I let the silence stretch out between us.

Eventually Holmes said, "I see you've been going through my mail as well. You know, I'm beginning to take a strong dislike to coming home and finding my  
correspondence laid open to the world."

The little pile of letters, with their insinuations and manipulations and outright lies, lay on the bench where he had thrown them.

"I was tempted to burn them," I said.

"Feel free. They'd be dangerous in the hands of a blackmailer."

They were dangerous enough in his hands, I thought. She had taken the tiny details that I had hoped to carry to my grave, and made them tawdry and false. A blessing and a betrayal: it was easy to dismiss them as the allegations of a sadistic madwoman, but I didn't want to lie to Holmes. I wasn't sure I was capable of it. There was a space there, in the silence between truth and lies, and for the moment, I was willing to pretend it was sanity.

Anyway, he had the decency not to ask.

Instead he said, "I also had an interesting exchange with a Doctor Leah Ginzberg, of San Francisco."

I looked up.

"She had noticed my name mentioned in association with her former patient, one Mary Russell, and was wondering if there was some connection with an attempted burglary. A person or persons unknown had broken into her office and gone through her case notes and records."

"But nothing was taken."

"The alarm was raised in time."

I didn't know what to say, except for an inane, "It must have been difficult."

He said nothing.

"I keep looking back, and thinking that I could have done more to free myself. Found some way out" I wanted to stop, but the words were spilling out unbidden. "Everyone is telling me how lucky I am, but they won't look me in the eye. I've changed."

"Considerably."

"I just cannot persuade myself that this is over. Even after-" Now I had to stop, overwhelmed by the memory of her thick, warm blood under my hands. "This isn't over, it just continues the memories, the dreams" A twinge of pain in my broken arm made me shudder. "I've failed so badly," I said.

Holmes shifted, and to my amazement, he touched my hand.

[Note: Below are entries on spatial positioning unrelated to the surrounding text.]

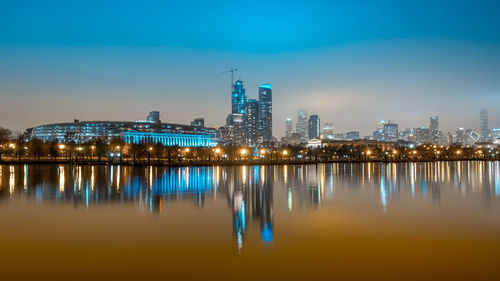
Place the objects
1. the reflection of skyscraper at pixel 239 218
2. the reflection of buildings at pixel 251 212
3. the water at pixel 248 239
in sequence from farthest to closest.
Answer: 1. the reflection of buildings at pixel 251 212
2. the reflection of skyscraper at pixel 239 218
3. the water at pixel 248 239

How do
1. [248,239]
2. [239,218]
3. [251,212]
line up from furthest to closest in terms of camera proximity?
1. [251,212]
2. [239,218]
3. [248,239]

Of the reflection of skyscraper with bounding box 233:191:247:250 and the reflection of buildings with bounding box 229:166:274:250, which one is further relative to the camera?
the reflection of buildings with bounding box 229:166:274:250

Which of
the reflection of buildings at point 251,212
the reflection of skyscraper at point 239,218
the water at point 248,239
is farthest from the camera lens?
the reflection of buildings at point 251,212

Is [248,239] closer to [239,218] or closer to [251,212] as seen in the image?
[239,218]

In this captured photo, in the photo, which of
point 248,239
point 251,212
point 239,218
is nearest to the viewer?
point 248,239

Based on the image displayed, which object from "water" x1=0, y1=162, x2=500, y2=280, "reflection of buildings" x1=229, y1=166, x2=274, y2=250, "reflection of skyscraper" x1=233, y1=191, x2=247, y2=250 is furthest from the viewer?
"reflection of buildings" x1=229, y1=166, x2=274, y2=250

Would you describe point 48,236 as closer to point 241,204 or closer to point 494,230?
point 241,204

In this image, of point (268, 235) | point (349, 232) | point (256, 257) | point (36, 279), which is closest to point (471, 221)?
point (349, 232)

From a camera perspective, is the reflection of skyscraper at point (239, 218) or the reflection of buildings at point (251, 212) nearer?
the reflection of skyscraper at point (239, 218)

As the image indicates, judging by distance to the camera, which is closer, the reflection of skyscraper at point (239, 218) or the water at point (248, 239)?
the water at point (248, 239)

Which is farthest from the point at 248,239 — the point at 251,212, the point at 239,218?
the point at 251,212

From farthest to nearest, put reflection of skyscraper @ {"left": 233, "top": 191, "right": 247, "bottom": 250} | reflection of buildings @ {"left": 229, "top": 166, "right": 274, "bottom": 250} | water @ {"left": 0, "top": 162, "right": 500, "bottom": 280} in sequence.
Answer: reflection of buildings @ {"left": 229, "top": 166, "right": 274, "bottom": 250} → reflection of skyscraper @ {"left": 233, "top": 191, "right": 247, "bottom": 250} → water @ {"left": 0, "top": 162, "right": 500, "bottom": 280}

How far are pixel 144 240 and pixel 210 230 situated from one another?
6.62ft

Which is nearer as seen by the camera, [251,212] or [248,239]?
[248,239]
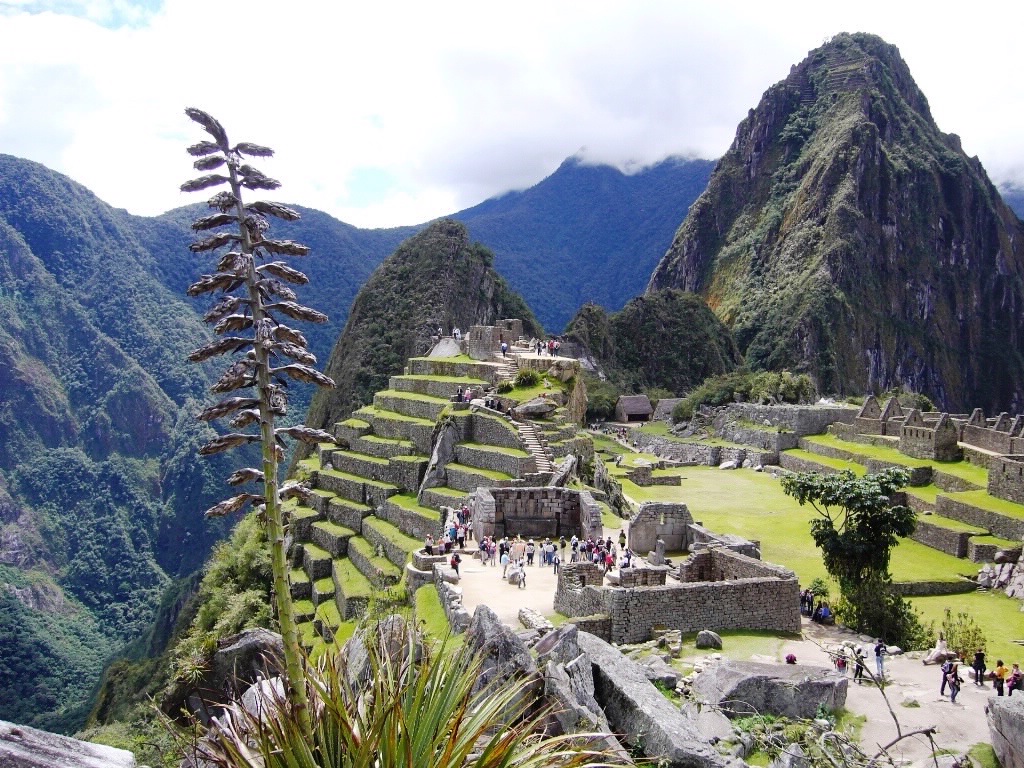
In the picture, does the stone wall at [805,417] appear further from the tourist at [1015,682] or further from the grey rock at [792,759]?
the grey rock at [792,759]

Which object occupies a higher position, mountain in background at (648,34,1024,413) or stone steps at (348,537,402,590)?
mountain in background at (648,34,1024,413)

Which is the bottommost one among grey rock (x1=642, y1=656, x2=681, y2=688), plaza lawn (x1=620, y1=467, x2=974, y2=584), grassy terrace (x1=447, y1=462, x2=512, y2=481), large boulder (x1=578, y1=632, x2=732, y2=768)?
plaza lawn (x1=620, y1=467, x2=974, y2=584)

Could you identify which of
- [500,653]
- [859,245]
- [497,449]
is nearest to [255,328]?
[500,653]

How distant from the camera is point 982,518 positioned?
31109 millimetres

"The failure was not yours," he said.

"Don't, Holmes. I just need reality."

His hand wrapped around mine, warm and dry and reassuringly solid. Demanding nothing.

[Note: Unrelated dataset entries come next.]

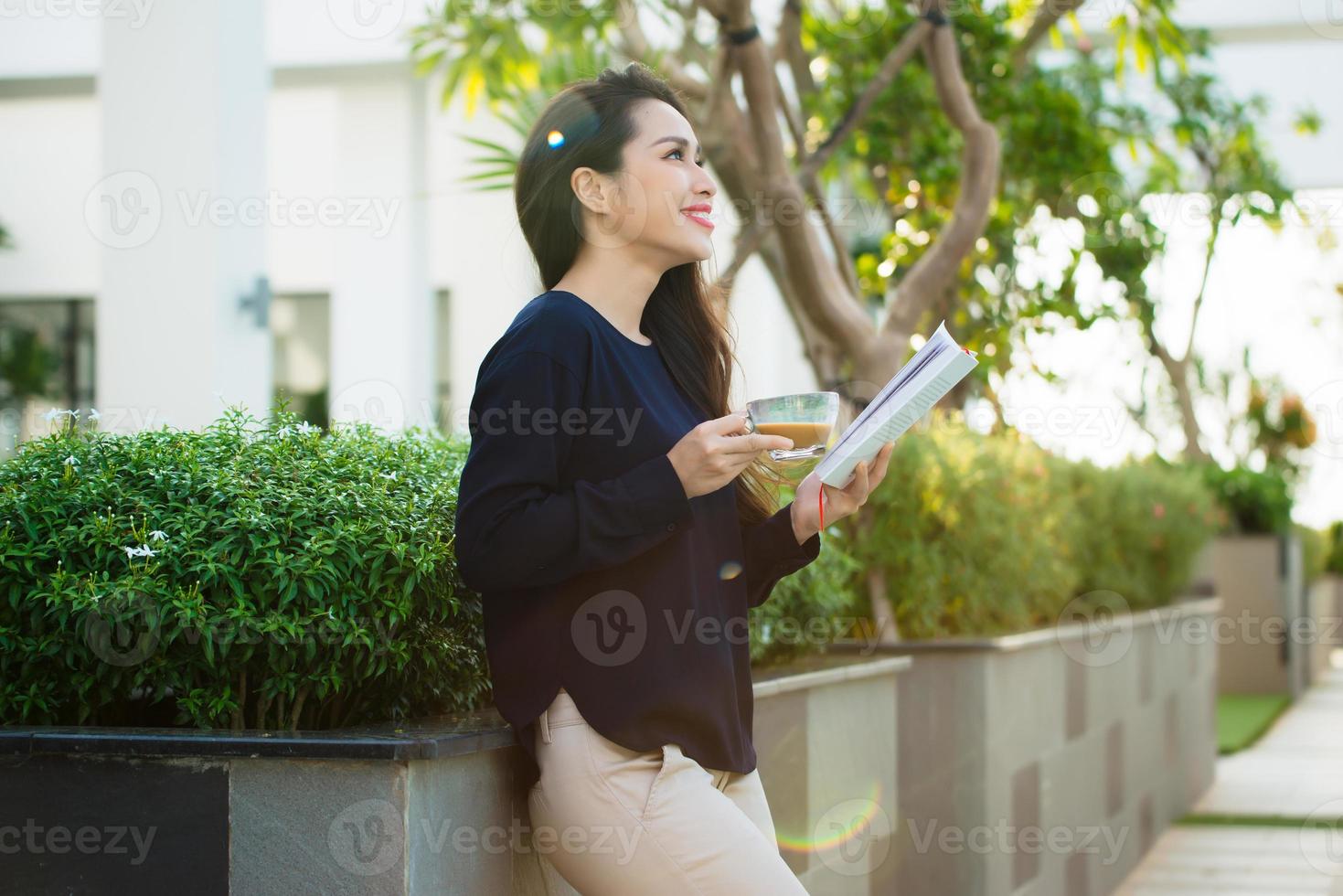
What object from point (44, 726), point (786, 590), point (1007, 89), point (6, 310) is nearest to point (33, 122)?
point (6, 310)

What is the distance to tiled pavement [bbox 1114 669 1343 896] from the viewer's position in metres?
5.96

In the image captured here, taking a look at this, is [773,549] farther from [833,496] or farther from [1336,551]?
[1336,551]

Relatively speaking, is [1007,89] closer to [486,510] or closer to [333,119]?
[486,510]

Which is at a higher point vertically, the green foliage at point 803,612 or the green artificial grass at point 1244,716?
the green foliage at point 803,612

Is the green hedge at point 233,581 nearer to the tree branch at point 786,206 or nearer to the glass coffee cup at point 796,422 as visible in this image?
the glass coffee cup at point 796,422

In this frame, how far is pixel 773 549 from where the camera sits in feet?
7.68

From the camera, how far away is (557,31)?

We sat in silence for a long time, lost in our separate thoughts. Mrs Hudson returned from her afternoon out, but she didn't disturb us. The clock downstairs chimed midnight, then one, then two.

Holmes said, "Mycroft will ease the way if you wish to return to Oxford."

"I don't know. I'm still thinking about that."

"Of course."

Some time after three o'clock I said, "You would be welcome to visit me. If you wish."

He chuckled in the darkness, but didn't answer. I didn't really expect him to.

"I'll miss you," I said, in the final hour before the sun rose.

He squeezed my hand in response, but thankfully didn't ask me to stay. I would have agreed to anything he requested of me, which was half the reason I needed to leave.

He got to his feet. "Come," he said. "Unless you want to stay for breakfast"

"No. Thank you."

I stood up, and for a moment we contemplated each other in the dim, dusty light. I couldn't remember the last time I'd been in this room; I was unaccountably reminded of my prison. With a muffled cry, that might have been a sob, I buried my face in his shoulder and closed my eyes.

He offered no empty words of comfort, for which I was grateful. He simply held me in silence, and released me when I pulled away.

For a second, I was tempted to stay. To submerge myself again. To accept the possibilities offered in his grey eyes.

It was an effort to step back, to adjust my spectacles and say, evenly, "I'll write."

"I know, Russ."

We parted without another word, but my heart was lighter as I made my way over the downs, with the sun rising around me. There was a hint of heat in the air, a taste of the summer to come, and I was alive and awake and warm where he had touched me.